Intervention de Fanta Berete

Réunion du mercredi 20 mars 2024 à 9h00
Commission des lois constitutionnelles, de la législation et de l'administration générale de la république

Photo issue du site de l'Assemblée nationale ou de WikipediaFanta Berete :

Je vous remercie de m'accueillir au sein de votre commission afin d'y présenter la position du groupe Renaissance sur la proposition de loi. Quand ce texte a été déposé, je me suis demandé – comme vous, peut-être – si nous en avions vraiment besoin. C'est alors que je suis tombée sur une archive de l'Institut national de l'audiovisuel (INA) datant de 2017, une émission de « Salut les terriens » où Thierry Ardisson recevait la comédienne et chanteuse Stéfi Celma. Avec « Couleur café » en fond sonore, il lui disait : « C'est quoi cette coiffure de ouf ? […] Ils sont en quoi, vos cheveux ? […] Pour se coiffer le matin, elle met les doigts dans la prise ! […] Est-ce que vous mettez des chapeaux, des bonnets, des bâches ? […] Vous êtes le cauchemar de toutes les coiffeuses ! » Plus question de ricaner ou de faire un bon mot sur l'objet de cette proposition de loi, comme j'ai pu l'entendre ici ou là.

La texture des cheveux est classée de 1 pour les cheveux lisses à 4 pour les cheveux crépus, avec des sous-catégories allant de A à C – ma texture de cheveux est ainsi qualifiée de 4C. Bien souvent, les personnes relevant des catégories 3 et 4 livrent une bataille quotidienne avec leurs cheveux car, laissés à l'état naturel, ils peuvent donner lieu à des qualificatifs tels que « peu professionnels », « indisciplinés » ou « négligés ».

Il y a quelques années, en Occident, on tirait les cheveux des enfants d'origine africaine et on les nouait avec du fil. Les stars des années 1980 telles que Eddie Murphy ou les frères Jackson ont prôné l'usage de produits chimiques afin de donner une texture plus souple aux cheveux. Puis les mèches synthétiques ont fait leur apparition pour protéger les cheveux et les rallonger. Les perruques ont ensuite permis d'imiter Tina Turner, entre autres, avant que n'arrive la grande époque du tissage, consistant à coudre des bandes de cheveux naturels venus principalement d'Inde sur les cheveux tressés en couronnes. La démocratisation a été totale avec le lissage brésilien au formol, largement utilisé par les types 2 à 4, avec les conséquences que l'on sait en matière d'allergies, de problèmes respiratoires, de cancers et d'alopécie.

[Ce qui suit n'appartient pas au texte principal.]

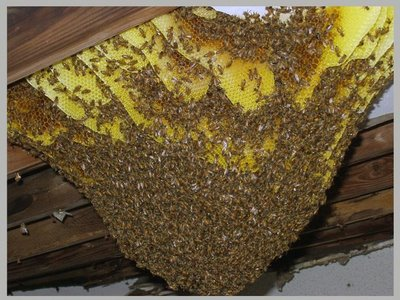 Bees It S A Love Hate Relationship Ambassador Pest Control
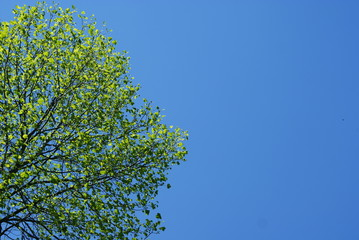 Green tree and blue sky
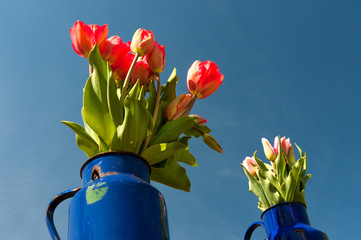 Blue cans with red tulips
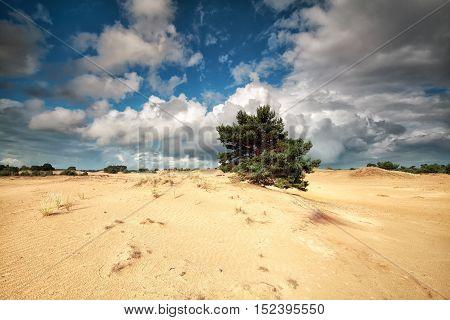 beautiful cloudy sky ove sand dunes and pine tree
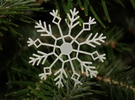 Frozen Snowflake in Frosted Ultra Detail
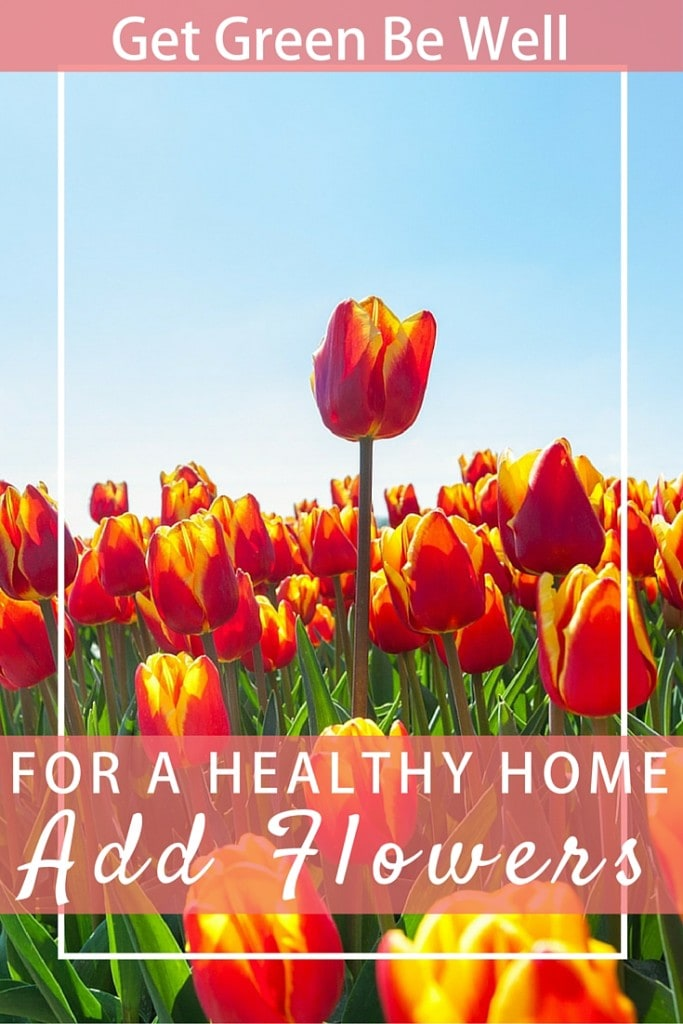 Add Flowers to Your Home for Happiness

Ce retour historique sur le classement capillaire vise à démontrer, s'il en était besoin, l'objectif fondamental, qui a animé pendant tant d'années les 20 % de la population française aux cheveux bouclés, frisés, crépus : se rapprocher le plus possible de la norme, apparaître socialement plus acceptable.

Le modèle occidental donne parfois l'impression d'être un modèle d'assimilation dans lequel le cheveu raide est universel. Le texte a vocation à tordre le cou à cette injonction sociétale et à affirmer que la multiculturalité est une richesse acceptée, voire revendiquée, et qu'il est possible d'avoir des cheveux différents.

Avec cette proposition de loi, j'émets le souhait que, désormais, lorsque je changerai de coiffure, on arrêtera de me dire que les cheveux lisses me vont vraiment mieux ou, pire, que mes cheveux, plus que le fond de mon propos, m'ouvrent le droit d'être attaquée sur les réseaux sociaux.

J'émets le souhait que certains ne changeront plus de coiffure avant un entretien professionnel, ni ne mettront leur santé en danger avec l'ensemble des produits utilisés pour traiter ou lisser les cheveux, car les dégâts sont désormais connus.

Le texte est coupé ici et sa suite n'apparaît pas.